**課題文**
以下の素材全体で「lens」を「camera」に変え、そのほかは一切変えずに書き直してください。画像は答えに含めないでください。

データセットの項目
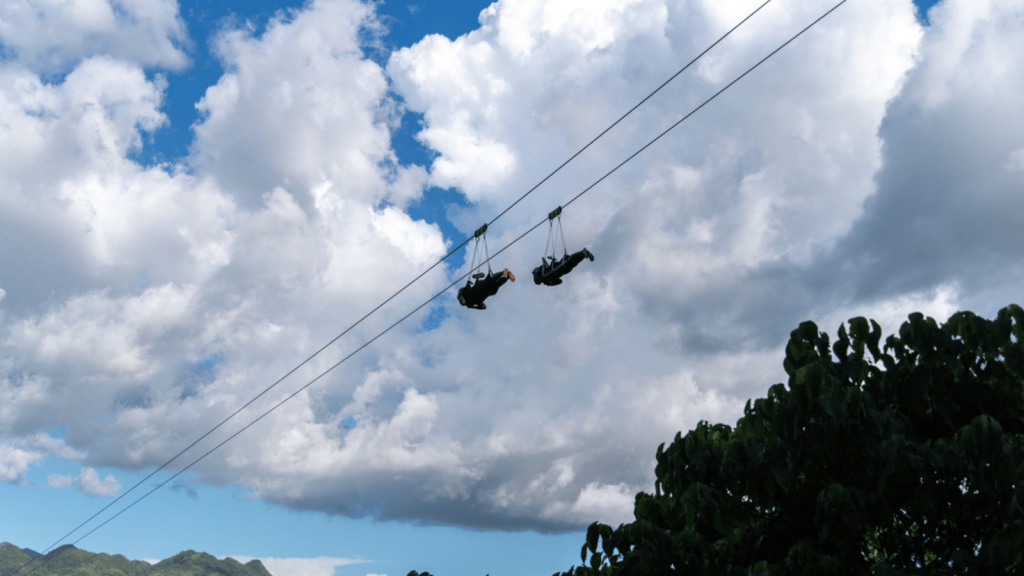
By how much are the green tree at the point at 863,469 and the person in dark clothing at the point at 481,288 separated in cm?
986

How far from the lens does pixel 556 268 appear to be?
16.8m

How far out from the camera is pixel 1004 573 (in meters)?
5.95

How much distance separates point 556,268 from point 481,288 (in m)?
2.21

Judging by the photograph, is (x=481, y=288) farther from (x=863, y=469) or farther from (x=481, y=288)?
(x=863, y=469)

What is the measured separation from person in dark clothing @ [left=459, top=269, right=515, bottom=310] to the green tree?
9858 mm

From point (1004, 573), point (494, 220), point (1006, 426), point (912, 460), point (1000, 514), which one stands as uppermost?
point (494, 220)

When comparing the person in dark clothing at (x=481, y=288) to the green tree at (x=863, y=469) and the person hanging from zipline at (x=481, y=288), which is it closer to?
the person hanging from zipline at (x=481, y=288)

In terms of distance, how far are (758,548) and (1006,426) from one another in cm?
272

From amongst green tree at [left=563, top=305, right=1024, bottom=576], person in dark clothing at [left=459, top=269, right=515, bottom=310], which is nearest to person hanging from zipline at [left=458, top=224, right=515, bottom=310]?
person in dark clothing at [left=459, top=269, right=515, bottom=310]

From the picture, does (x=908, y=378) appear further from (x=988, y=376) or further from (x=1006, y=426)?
(x=1006, y=426)

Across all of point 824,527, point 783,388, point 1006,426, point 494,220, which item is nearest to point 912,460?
point 824,527

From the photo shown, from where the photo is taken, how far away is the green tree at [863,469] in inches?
241

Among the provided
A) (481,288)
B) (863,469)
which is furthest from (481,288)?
(863,469)

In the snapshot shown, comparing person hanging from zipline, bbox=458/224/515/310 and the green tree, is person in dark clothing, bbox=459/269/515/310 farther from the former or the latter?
the green tree
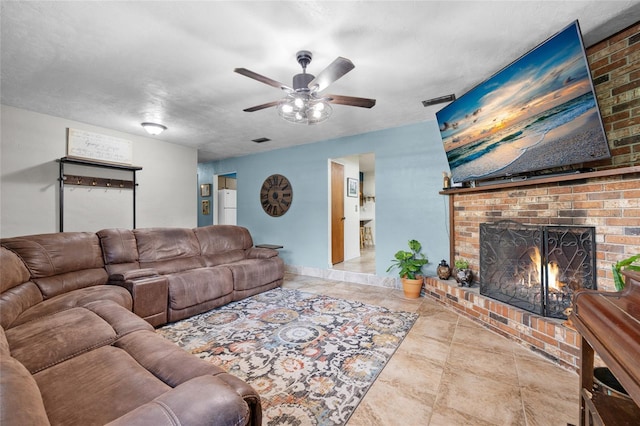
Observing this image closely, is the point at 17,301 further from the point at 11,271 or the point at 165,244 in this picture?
the point at 165,244

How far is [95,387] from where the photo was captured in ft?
3.34

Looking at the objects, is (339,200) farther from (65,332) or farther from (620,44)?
(65,332)

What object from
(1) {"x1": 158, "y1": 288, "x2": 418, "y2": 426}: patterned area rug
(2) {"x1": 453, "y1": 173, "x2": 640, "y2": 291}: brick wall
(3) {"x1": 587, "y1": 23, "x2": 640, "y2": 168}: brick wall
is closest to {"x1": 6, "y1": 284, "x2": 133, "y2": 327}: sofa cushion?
(1) {"x1": 158, "y1": 288, "x2": 418, "y2": 426}: patterned area rug

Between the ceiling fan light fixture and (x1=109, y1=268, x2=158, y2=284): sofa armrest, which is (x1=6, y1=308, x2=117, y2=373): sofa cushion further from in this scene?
the ceiling fan light fixture

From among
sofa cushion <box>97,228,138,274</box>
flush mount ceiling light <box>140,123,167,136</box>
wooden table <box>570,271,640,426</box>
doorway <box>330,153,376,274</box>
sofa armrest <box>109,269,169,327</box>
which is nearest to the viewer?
wooden table <box>570,271,640,426</box>

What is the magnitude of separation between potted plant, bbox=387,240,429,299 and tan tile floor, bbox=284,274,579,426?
90cm

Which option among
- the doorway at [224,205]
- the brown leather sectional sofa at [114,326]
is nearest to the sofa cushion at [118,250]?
the brown leather sectional sofa at [114,326]

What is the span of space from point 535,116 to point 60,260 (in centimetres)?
436

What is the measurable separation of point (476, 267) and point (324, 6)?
3043 millimetres

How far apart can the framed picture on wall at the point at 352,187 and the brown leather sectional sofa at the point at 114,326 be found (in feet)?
7.99

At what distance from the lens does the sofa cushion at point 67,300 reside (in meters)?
1.77

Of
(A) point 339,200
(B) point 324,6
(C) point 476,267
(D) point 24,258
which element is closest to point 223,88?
(B) point 324,6

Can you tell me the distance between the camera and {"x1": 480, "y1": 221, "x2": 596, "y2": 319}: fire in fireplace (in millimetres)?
1995

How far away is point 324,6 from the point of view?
5.23 feet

**正解**
By how much are the green tree at the point at 863,469 and the person in dark clothing at the point at 481,288 separated in cm?
986

How far from the camera does pixel 556 268 appear to be?
16.8m

How far out from the camera is pixel 1004 573 (in meters)?
5.95

How much distance separates point 556,268 from point 481,288 (in m)?
2.21

Judging by the photograph, is (x=481, y=288) farther from (x=863, y=469) or farther from (x=481, y=288)?
(x=863, y=469)

What is the measured separation from person in dark clothing @ [left=459, top=269, right=515, bottom=310] to the green tree?
9858 mm

From point (1004, 573), point (494, 220), point (1006, 426), point (912, 460), point (1000, 514), which one stands as uppermost?
point (494, 220)

When comparing the person in dark clothing at (x=481, y=288) to the green tree at (x=863, y=469) and the person hanging from zipline at (x=481, y=288), which is it closer to?
the person hanging from zipline at (x=481, y=288)

In terms of distance, how far are (758,548) and (1006,426) from one another in cm?
272

From amongst green tree at [left=563, top=305, right=1024, bottom=576], person in dark clothing at [left=459, top=269, right=515, bottom=310], which is nearest to person hanging from zipline at [left=458, top=224, right=515, bottom=310]?
person in dark clothing at [left=459, top=269, right=515, bottom=310]

From the picture, does (x=908, y=378) appear further from (x=988, y=376) or further from (x=1006, y=426)?
(x=1006, y=426)

Across all of point 824,527, point 783,388, point 1006,426, point 494,220, which item is nearest to point 912,460?
point 824,527

From the photo shown, from where the photo is taken, how far away is the green tree at [863,469] in inches?
241

Among the provided
A) (481,288)
B) (863,469)
which is furthest from (481,288)?
(863,469)

In the snapshot shown, comparing person hanging from zipline, bbox=458/224/515/310 and the green tree, is person in dark clothing, bbox=459/269/515/310 farther from the former or the latter?
the green tree
Observing this image closely, is the point at 17,301 further from the point at 11,271 or the point at 165,244 in this picture?
the point at 165,244

How far is [95,387] from where the photo was captured in ft?
3.34

Looking at the objects, is (339,200) farther from (65,332) or farther from (620,44)?
(65,332)

What object from
(1) {"x1": 158, "y1": 288, "x2": 418, "y2": 426}: patterned area rug
(2) {"x1": 453, "y1": 173, "x2": 640, "y2": 291}: brick wall
(3) {"x1": 587, "y1": 23, "x2": 640, "y2": 168}: brick wall
is closest to {"x1": 6, "y1": 284, "x2": 133, "y2": 327}: sofa cushion?
(1) {"x1": 158, "y1": 288, "x2": 418, "y2": 426}: patterned area rug

Between the ceiling fan light fixture and (x1=109, y1=268, x2=158, y2=284): sofa armrest, which is (x1=6, y1=308, x2=117, y2=373): sofa cushion further from in this scene?
the ceiling fan light fixture

From among
sofa cushion <box>97,228,138,274</box>
flush mount ceiling light <box>140,123,167,136</box>
wooden table <box>570,271,640,426</box>
doorway <box>330,153,376,274</box>
sofa armrest <box>109,269,169,327</box>
which is nearest to the viewer?
wooden table <box>570,271,640,426</box>

What is the magnitude of separation between potted plant, bbox=387,240,429,299 and tan tile floor, bbox=284,274,579,426?
90cm

Which option among
- the doorway at [224,205]
- the brown leather sectional sofa at [114,326]
is nearest to the sofa cushion at [118,250]?
the brown leather sectional sofa at [114,326]

What is the span of space from point 535,116 to point 60,260 (in centimetres)?
436

What is the measurable separation of point (476, 267) and point (324, 6)?
3043 millimetres

How far apart can the framed picture on wall at the point at 352,187 and the brown leather sectional sofa at the point at 114,326 be found (in feet)?
7.99

At what distance from the camera does the sofa cushion at point 67,300 reside (in meters)?
1.77

Of
(A) point 339,200
(B) point 324,6
(C) point 476,267
(D) point 24,258
which element is closest to point 223,88?
(B) point 324,6

Can you tell me the distance between the camera and {"x1": 480, "y1": 221, "x2": 596, "y2": 319}: fire in fireplace (in millimetres)?
1995

How far away is point 324,6 from the point of view?
5.23 feet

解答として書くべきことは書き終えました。